The billionaire announced that veteran operative Paul Manafort would be taking on an expanded campaign role as the chances grow of the Republican nomination being decided by a contested party convention.
The move follows Mr Trump's loss this week in Wisconsin to rival Ted Cruz, which makes it increasingly unlikely that Mr Trump will be unable to collect the 1,237 delegates needed to win the nomination before the national Republican convention.
The addition of Mr Manafort to Team Trump also signals a less prominent role for campaign manager Corey Lewandowski, who was recently charged with simple battery over an incident with a female reporter in Florida.
Mr Trump said: "The nomination process has reached a point that requires someone familiar with the complexities involved in the final stages."
Mr Manafort has worked on conventions for presidents Gerald Ford, Ronald Reagan and George HW Bush.
Mr Trump's unconventional campaign operation is known for being unusually small and insular.

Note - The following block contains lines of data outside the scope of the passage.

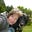 Beth Talmage's avatar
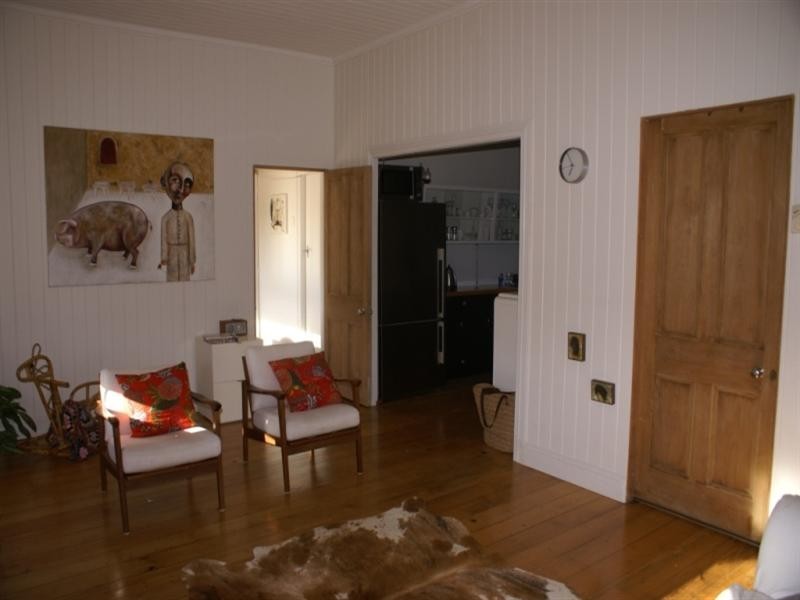 26 Coolana Street, Lota QLD 4179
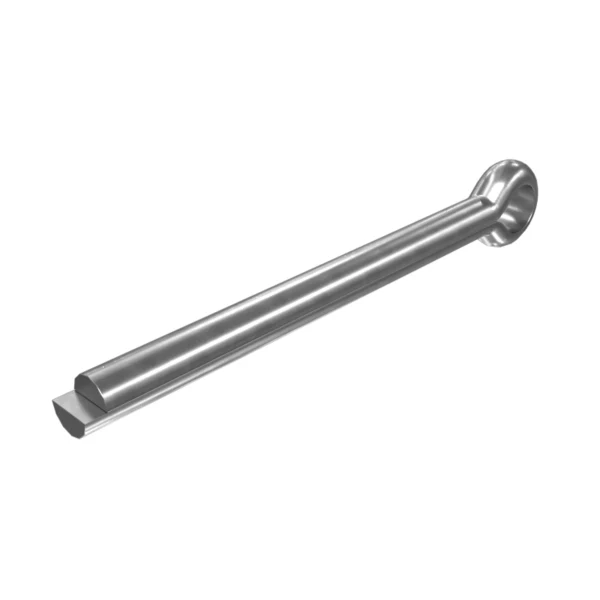 Bolt de fixare Caterpillar 524-3217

There are no pollsters, no media consultants and few outside policy advisers, with the candidate determining much of the messaging himself.
Mr Trump is now focusing on the April 19 primary in his home state of New York, where early opinion polls show him with a commanding lead.

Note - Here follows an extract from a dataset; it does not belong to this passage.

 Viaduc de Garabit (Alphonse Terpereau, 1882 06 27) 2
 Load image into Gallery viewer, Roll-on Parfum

His team has cleared his schedule, cancelling planned trips to California and Colorado.
On the Democratic side, Bernie Sanders hopes to turn his recent winning streak into concrete momentum toward the party nomination. But the Vermont senator must win 68% of the remaining delegates and uncommitted superdelegates, which would require huge victories in states both big and small, including New York.
While Mr Sanders is a Brooklyn native, Democratic front-runner Hillary Clinton is a former senator from New York, and she has been highlighting her economic record in visits to struggling cities throughout the state.
Mr Trump's remaining Republican rivals, Ted Cruz and Ohio governor John Kasich, were both in New York City on Thursday.
Former New York mayor Rudy Giuliani has announced that he will be voting for Trump in the primary.
Mr Cruz has been criticised for a comment he made in a debate in January, where he said: "Everyone understands that the values in New York City are socially liberal or pro-abortion or pro-gay marriage. Not a lot of conservatives come out of Manhattan."
The Texas senator has insisted he was not talking about the state as a whole.